Komisi Pemberantasan Korupsi (KPK) telah melayangkan surat permintaan kepada Kementerian Hukum dan HAM untuk mencegah politisi senior Partai Hanura, Bambang Wiratmadji Suharto, pergi ke luar negeri.

Menurut juru bicara KPK, Johan Budi, pihaknya meminta Bambang Suharto dicegah ke luar negeri untuk memudahkan proses pemeriksaan yang bersangkutan terkait kasus dugaan suap Kepala Kejaksaan Negeri Praya, NTB.

"Surat permintaan pencegahan sudah dikirim (kepada Kementerian Hukum dan HAM) pada tanggal 15 Desember," kata Johan Budi kepada wartawan BBC Indonesia, Heyder Affan, melalui telepon, Senin (16/12) sore.

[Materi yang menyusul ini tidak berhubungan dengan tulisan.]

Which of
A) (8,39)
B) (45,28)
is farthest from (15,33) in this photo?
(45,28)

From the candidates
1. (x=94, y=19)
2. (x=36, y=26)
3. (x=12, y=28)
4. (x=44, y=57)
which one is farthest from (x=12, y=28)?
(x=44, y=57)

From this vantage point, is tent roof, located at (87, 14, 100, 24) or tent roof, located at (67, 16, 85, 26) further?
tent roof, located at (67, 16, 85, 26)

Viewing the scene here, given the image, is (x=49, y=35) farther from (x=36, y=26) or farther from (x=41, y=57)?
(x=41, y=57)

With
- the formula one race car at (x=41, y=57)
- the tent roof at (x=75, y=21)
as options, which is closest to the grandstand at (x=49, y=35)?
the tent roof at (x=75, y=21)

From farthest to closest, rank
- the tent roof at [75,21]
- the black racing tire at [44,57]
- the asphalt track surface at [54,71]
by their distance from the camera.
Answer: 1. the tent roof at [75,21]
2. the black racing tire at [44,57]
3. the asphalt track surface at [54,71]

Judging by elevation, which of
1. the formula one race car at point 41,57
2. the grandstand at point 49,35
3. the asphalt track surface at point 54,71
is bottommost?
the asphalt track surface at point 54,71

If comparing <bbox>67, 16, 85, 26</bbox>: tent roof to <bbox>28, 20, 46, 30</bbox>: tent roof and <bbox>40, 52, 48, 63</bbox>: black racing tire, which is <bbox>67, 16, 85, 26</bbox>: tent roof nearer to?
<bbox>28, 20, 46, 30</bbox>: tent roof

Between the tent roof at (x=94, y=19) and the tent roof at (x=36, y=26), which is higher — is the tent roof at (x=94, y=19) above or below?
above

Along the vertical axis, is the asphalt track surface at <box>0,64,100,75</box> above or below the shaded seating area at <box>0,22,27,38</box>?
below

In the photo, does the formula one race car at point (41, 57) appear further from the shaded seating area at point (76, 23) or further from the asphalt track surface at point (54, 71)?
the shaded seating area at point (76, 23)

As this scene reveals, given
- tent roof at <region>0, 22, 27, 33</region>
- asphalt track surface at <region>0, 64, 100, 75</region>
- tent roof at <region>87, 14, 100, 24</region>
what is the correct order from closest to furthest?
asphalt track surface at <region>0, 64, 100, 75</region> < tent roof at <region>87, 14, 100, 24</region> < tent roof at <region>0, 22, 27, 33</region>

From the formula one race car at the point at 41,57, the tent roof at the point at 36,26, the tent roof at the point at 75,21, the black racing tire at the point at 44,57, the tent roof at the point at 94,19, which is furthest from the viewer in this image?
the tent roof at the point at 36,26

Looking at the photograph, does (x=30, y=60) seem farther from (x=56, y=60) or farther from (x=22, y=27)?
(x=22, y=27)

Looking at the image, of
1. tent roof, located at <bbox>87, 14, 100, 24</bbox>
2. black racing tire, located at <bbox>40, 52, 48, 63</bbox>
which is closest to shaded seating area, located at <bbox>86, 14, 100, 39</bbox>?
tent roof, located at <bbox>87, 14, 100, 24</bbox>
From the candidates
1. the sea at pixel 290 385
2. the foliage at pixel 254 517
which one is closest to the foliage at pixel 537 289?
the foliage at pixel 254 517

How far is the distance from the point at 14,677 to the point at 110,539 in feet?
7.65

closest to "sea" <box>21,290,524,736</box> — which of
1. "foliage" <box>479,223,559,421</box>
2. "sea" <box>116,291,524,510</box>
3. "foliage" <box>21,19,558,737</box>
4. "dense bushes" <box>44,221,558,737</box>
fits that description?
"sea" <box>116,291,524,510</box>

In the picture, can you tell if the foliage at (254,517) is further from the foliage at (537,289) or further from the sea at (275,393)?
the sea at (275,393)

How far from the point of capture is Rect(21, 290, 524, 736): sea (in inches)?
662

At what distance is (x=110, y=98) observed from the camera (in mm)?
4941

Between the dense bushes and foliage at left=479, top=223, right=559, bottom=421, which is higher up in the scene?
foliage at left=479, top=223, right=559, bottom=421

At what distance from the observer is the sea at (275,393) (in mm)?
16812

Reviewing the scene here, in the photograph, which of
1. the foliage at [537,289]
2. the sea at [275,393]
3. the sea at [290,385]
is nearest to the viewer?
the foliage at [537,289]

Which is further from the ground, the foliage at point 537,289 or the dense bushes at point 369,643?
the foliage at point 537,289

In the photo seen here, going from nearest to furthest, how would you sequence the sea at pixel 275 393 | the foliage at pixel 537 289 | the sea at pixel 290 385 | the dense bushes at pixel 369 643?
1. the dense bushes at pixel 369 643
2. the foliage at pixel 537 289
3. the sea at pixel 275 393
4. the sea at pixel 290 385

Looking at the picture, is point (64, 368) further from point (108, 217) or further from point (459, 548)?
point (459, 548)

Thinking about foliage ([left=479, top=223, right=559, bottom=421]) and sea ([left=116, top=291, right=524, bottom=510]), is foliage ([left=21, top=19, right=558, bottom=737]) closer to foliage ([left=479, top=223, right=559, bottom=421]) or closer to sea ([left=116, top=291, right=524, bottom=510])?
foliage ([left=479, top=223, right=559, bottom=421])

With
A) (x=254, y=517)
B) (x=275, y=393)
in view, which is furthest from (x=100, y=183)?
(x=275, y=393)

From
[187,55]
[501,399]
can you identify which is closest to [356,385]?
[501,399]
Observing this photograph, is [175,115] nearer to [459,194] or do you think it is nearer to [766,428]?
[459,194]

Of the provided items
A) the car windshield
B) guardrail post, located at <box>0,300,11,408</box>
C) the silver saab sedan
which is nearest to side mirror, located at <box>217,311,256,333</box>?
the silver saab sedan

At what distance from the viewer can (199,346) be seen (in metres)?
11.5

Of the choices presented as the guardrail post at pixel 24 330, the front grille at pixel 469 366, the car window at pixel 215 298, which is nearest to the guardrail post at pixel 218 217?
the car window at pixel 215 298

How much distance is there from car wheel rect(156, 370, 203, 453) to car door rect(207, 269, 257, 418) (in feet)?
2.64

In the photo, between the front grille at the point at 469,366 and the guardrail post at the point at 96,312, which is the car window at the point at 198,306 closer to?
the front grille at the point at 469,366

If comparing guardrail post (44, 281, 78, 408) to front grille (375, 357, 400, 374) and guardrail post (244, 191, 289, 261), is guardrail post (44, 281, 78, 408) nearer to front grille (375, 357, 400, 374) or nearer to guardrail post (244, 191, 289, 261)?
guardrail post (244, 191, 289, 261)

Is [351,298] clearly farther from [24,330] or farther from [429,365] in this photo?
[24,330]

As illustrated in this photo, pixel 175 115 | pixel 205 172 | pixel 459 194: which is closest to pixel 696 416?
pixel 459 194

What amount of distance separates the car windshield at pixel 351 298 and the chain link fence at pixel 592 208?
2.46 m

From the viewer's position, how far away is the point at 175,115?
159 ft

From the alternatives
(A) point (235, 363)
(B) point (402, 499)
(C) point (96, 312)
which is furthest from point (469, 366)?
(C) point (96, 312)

Johan Budi belum bersedia menjelaskan keterkaitan Bambang Suharto dalam kasus dugaan suap Kepala Kejaksaan Negeri Praya, NTB, yang berinisial SUB.

"Dia pemilik sebuah perusahaan," kata Johan, tanpa menjelaskan lebih lanjut.

Politisi Partai Hanura

Menurut situs resmi Partai Hanura, Bambang Suharto merupakan Ketua Dewan Pengarah Bapilu Partai Hanura.

Sebelumnya dia pernah menjadi Wakil Ketua Komnas HAM.

KPK telah menangkap tangan SUB dan seorang pengusaha berinisial LAR di sebuah hotel di Lombok, NTB, Sabtu (14/12), terkait dugaan suap pemalsuan sertifikat tanah di Kabupaten Lombok Tengah, NTB.

Menurut KPK, mereka ditangkap sebagai pihak yang memberi dan menerima dugaan suap dengan barang bukti berupa uang dengan nilai total sekitar Rp200 juta.

Wakil Ketua KPK Bambang Wijayanto mengatakan, dari hasil pemeriksaan sementara, diduga tersangkanya lebih dari dua orang.

Selain mencegah Bambang Suharto ke luar negeri, KPK juga meminta Kementerian Hukum dan HAM mencegah ke luar negeri seorang jaksa di Kejaksaan Negeri Praya, NTB, serta tiga orang hakim di Pengadilan Negeri Praya, NTB.